How To Use PgLoader
This question about pgloader usage coms in quite frequently, and I think the examples README goes a long way in answering it. It’s not exactly a tutorial but is almost there.
This article is about versions series 2.x of pgloader, which are not supported anymore. Consider using pgloader version 3.x instead. Also the following examples are still available in the 3.x series and you can see the command files at the GitHub repository for pgloader:
Let me paste it here for reference:
installing pgloader
Either use the debian package or the one for your distribution of choice if you use another one. RedHat, CentOS, FreeBSD, OpenBSD and some more already include a binary package that you can use directly.
Or you could git clone https://github.com/dimitri/pgloader.git
and go from
there. As it’s all python
code, it runs fine interpreted from the source
directory, you don’t need to install it in a special place in your system.
setting up the test environment
To use them, please first create a pgloader
database, then for each
example the tables it needs, then issue the pgloader command:
$ createdb --encoding=utf-8 pgloader
$ cd examples
$ psql pgloader < simple/simple.sql
$ ../pgloader.py -Tvc pgloader.conf simple
If you want to load data from all examples, create tables for all of them first, then run pgloader without argument.
example description
The provided examples are:
-
simple
This dataset shows basic case, with trailing separator and data reordering.
-
xzero
Same as simple but using
\0
as the null marker (^@
) -
errors
Same test, but with impossible dates. Should report some errors. If it does not report errors, check you’re not using psycopg 1.1.21.
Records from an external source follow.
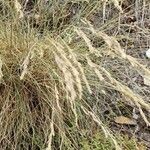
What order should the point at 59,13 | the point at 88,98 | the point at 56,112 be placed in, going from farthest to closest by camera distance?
the point at 59,13 < the point at 88,98 < the point at 56,112

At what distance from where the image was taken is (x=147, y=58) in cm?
253

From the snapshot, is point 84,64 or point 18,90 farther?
point 84,64

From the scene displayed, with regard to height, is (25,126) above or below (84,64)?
below

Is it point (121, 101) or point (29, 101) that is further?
point (121, 101)

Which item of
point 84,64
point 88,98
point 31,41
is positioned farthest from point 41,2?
point 88,98

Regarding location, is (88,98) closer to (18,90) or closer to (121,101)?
(121,101)

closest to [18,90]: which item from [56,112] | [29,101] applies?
[29,101]

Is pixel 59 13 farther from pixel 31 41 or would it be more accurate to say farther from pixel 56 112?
pixel 56 112

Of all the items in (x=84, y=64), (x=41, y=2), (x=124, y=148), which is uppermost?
(x=41, y=2)

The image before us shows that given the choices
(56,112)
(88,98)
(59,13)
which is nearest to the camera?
(56,112)

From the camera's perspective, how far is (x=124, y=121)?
221cm

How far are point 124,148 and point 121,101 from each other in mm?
323

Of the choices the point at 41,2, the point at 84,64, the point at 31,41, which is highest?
the point at 41,2

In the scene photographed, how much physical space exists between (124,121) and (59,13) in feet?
2.31
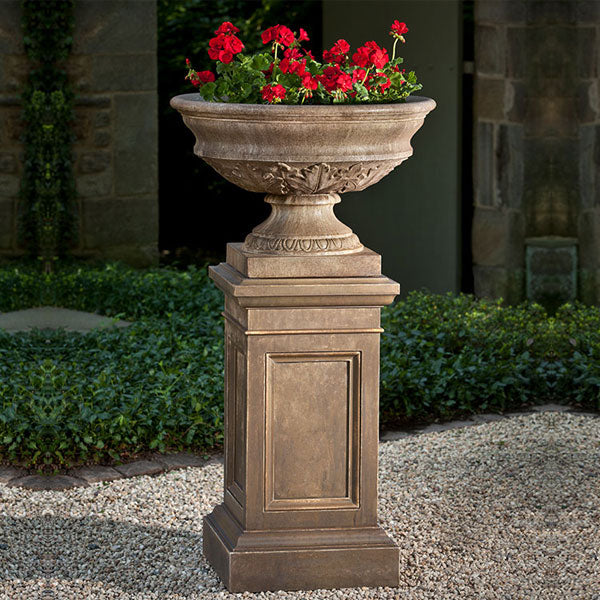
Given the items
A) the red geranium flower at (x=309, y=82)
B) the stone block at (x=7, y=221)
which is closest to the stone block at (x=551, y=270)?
the stone block at (x=7, y=221)

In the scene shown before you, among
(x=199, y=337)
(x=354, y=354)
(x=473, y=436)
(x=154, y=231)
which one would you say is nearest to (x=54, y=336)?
(x=199, y=337)

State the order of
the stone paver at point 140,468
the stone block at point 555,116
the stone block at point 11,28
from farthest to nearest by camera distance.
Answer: the stone block at point 11,28
the stone block at point 555,116
the stone paver at point 140,468

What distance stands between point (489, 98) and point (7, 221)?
11.4ft

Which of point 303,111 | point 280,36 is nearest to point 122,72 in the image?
point 280,36

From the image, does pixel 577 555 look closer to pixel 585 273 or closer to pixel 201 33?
pixel 585 273

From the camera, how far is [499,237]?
7.59 m

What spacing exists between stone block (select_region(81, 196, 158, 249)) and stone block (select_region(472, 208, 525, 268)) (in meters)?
2.41

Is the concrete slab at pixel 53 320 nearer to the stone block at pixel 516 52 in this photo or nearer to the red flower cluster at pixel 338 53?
the stone block at pixel 516 52

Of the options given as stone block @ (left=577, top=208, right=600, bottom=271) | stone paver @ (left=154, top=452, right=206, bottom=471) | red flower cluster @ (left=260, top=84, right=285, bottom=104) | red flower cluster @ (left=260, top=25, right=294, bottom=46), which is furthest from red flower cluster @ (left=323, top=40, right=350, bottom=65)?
stone block @ (left=577, top=208, right=600, bottom=271)

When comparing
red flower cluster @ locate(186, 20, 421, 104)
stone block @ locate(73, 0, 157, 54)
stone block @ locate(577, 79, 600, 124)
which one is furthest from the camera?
stone block @ locate(73, 0, 157, 54)

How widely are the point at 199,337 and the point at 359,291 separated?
10.3 ft

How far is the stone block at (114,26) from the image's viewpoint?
8.10 metres

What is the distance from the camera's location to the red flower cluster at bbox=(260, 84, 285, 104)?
3494mm

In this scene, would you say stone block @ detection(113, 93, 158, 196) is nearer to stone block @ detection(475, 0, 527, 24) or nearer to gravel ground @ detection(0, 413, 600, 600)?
stone block @ detection(475, 0, 527, 24)
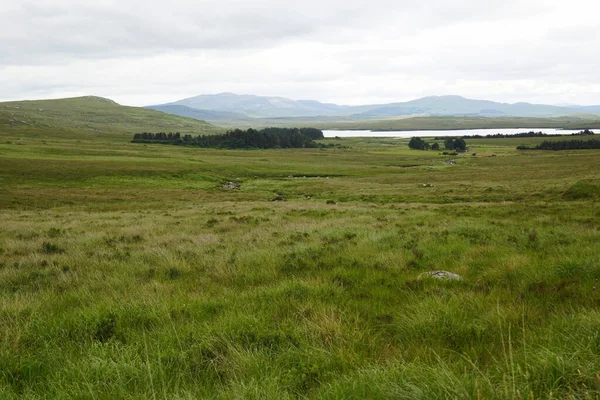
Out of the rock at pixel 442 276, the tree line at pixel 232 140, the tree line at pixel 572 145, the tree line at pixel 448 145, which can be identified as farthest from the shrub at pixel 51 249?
the tree line at pixel 448 145

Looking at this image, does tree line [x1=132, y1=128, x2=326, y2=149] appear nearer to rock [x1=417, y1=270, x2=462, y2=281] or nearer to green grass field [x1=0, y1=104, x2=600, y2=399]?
green grass field [x1=0, y1=104, x2=600, y2=399]

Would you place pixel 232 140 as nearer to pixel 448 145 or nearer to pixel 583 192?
pixel 448 145

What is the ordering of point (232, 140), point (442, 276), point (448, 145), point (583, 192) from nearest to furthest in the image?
point (442, 276) < point (583, 192) < point (448, 145) < point (232, 140)

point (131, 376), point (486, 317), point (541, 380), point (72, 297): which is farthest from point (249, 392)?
point (72, 297)

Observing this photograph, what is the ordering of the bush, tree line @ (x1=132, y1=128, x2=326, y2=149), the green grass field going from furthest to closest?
1. tree line @ (x1=132, y1=128, x2=326, y2=149)
2. the bush
3. the green grass field

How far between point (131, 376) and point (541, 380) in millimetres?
3766

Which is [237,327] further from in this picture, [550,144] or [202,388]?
[550,144]

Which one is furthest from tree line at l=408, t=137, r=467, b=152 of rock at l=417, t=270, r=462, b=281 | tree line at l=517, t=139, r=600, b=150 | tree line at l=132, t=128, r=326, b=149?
rock at l=417, t=270, r=462, b=281

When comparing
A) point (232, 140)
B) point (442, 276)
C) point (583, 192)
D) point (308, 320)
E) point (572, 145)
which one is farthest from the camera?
point (232, 140)

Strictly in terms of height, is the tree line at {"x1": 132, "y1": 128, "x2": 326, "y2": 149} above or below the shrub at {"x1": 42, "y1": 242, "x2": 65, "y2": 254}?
above

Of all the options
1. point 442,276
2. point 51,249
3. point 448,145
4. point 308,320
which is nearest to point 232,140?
point 448,145

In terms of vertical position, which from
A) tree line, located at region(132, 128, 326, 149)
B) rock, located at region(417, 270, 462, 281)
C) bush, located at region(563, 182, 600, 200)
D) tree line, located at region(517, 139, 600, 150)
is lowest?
bush, located at region(563, 182, 600, 200)

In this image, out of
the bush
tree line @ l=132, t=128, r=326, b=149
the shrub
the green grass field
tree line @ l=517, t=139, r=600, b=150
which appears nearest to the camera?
the green grass field

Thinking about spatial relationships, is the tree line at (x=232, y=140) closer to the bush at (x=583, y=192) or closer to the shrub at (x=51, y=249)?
the bush at (x=583, y=192)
Should report 3 errors out of 7 lines (4 updates).
-
clob
This dataset shows some text large object importing to PostgreSQL text datatype.
-
cluttured
A dataset with newline escaped and multi-line input (without quoting) Beware of data reordering, too.
-
csv
A dataset with csv delimiter ‘,’ and quoting ‘"’.
-
partial
A dataset from which we only load some columns of the provided one.
-
serial
In this dataset the id field is ommited, it’s a serial which will be automatically set by PostgreSQL while COPYing.
-
reformat
A timestamp column is formated the way MySQL dump its timestamp, which is not the same as the way PostgreSQL reads them. The reformat.mysql module is used to reformat the data on-the-fly.
-
udc
A used defined column test, where all file columns are not used but a new constant one, not found in the input datafile, is added while loading data.
running the import
You can launch all those pgloader tests in one run, provided you created the necessary tables:
$ for sql in */*sql; do psql pgloader < $sql; done
$ ../pgloader.py -Tsc pgloader.conf
errors WARNING COPY error, trying to find on which line
errors WARNING COPY data buffer saved in /tmp/errors.AhWvAv.pgloader
errors WARNING COPY error recovery done (2/3) in 0.064s
errors WARNING COPY error, trying to find on which line
errors WARNING COPY data buffer saved in /tmp/errors.BclHtj.pgloader
errors WARNING COPY error recovery done (1/1) in 0.054s
errors ERROR 3 errors found into [errors] data
errors ERROR please read /tmp/errors.rej.log for errors log
errors ERROR and /tmp/errors.rej for data still to process
errors ERROR 3 database errors occured
reformat WARNING COPY error, trying to find on which line
reformat WARNING COPY data buffer saved in /tmp/reformat.6P4WCD.pgloader
reformat WARNING COPY error recovery done (1/4) in 0.034s
reformat ERROR 1 errors found into [reformat] data
reformat ERROR please read /tmp/reformat.rej.log for errors log
reformat ERROR and /tmp/reformat.rej for data still to process
reformat ERROR 1 database errors occured
Table name | duration | size | copy rows | errors
====================================================================
allcols | 0.025s | - | 8 | 0
clob | 0.034s | - | 7 | 0
cluttered | 0.061s | - | 6 | 0
csv | 0.035s | - | 6 | 0
errors | 0.113s | - | 4 | 3
fixed | 0.045s | - | 3 | 0
partial | 0.030s | - | 7 | 0
reformat | 0.036s | - | 4 | 1
serial | 0.029s | - | 7 | 0
simple | 0.050s | - | 7 | 0
udc | 0.020s | - | 5 | 0
====================================================================
Total | 0.367s | - | 64 | 4
Please note errors test should return 3 errors and reformat 1 error.